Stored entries
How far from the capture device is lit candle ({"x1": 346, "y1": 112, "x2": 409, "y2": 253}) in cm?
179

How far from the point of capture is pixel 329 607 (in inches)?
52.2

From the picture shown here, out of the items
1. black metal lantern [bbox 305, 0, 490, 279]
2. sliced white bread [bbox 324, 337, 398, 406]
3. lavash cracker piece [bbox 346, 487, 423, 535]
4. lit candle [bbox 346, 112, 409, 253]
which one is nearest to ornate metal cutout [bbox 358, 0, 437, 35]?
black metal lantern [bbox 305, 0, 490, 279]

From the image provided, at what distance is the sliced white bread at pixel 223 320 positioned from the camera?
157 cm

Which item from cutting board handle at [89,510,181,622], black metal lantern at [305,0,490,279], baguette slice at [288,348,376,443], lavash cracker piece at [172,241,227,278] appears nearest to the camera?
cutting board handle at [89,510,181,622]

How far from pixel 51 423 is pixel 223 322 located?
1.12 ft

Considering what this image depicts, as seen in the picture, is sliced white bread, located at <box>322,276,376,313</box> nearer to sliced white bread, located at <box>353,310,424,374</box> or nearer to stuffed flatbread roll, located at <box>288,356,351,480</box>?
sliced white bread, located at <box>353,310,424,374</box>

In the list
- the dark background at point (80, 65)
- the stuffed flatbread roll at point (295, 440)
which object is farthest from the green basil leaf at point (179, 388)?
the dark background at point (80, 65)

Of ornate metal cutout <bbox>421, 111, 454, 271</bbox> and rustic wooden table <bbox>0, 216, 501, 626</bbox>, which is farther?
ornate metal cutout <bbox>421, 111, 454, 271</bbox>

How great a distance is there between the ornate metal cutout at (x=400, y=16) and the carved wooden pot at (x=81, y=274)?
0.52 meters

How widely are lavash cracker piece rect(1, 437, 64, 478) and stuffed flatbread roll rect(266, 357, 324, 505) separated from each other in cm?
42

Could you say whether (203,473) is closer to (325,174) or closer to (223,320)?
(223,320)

WHAT IS NEEDED – Copy out all the lines above, changing every "lit candle" to "burning candle" and keeping everything else the same.

ANSWER BELOW –
How far from the capture device is burning candle ({"x1": 346, "y1": 112, "x2": 409, "y2": 253}) in cm?
179

How far from the point of capture is pixel 329 607 (in inches)?
52.2

From the picture shown here, out of the items
1. black metal lantern [bbox 305, 0, 490, 279]
2. sliced white bread [bbox 324, 337, 398, 406]
3. lavash cracker piece [bbox 346, 487, 423, 535]
4. burning candle [bbox 346, 112, 409, 253]
which one is nearest to ornate metal cutout [bbox 358, 0, 437, 35]?
black metal lantern [bbox 305, 0, 490, 279]

From the image provided, at what distance is the sliced white bread at pixel 223 320 positioned from the camera?
157 cm

Which item from cutting board handle at [89,510,181,622], black metal lantern at [305,0,490,279], baguette slice at [288,348,376,443], lavash cracker piece at [172,241,227,278] appears nearest to the camera?
cutting board handle at [89,510,181,622]

How far from pixel 51 423 is pixel 223 322 located?
1.12 ft

Considering what this image depicts, as seen in the picture, is sliced white bread, located at <box>322,276,376,313</box> nearer to sliced white bread, located at <box>353,310,424,374</box> or nearer to stuffed flatbread roll, located at <box>288,356,351,480</box>?
sliced white bread, located at <box>353,310,424,374</box>

In the list
- the dark background at point (80, 65)
- the stuffed flatbread roll at point (295, 440)
which object is farthest from the green basil leaf at point (179, 388)?
the dark background at point (80, 65)

Of ornate metal cutout <bbox>421, 111, 454, 271</bbox> and rustic wooden table <bbox>0, 216, 501, 626</bbox>, which is farther?
ornate metal cutout <bbox>421, 111, 454, 271</bbox>

How great a distance is there between the ornate metal cutout at (x=400, y=16) and the carved wooden pot at (x=81, y=274)?
0.52 meters

How widely are lavash cracker piece rect(1, 437, 64, 478) and stuffed flatbread roll rect(266, 357, 324, 505) separated from each other in cm?
42

Could you say whether (203,473) is closer to (325,174) or closer to (223,320)?
(223,320)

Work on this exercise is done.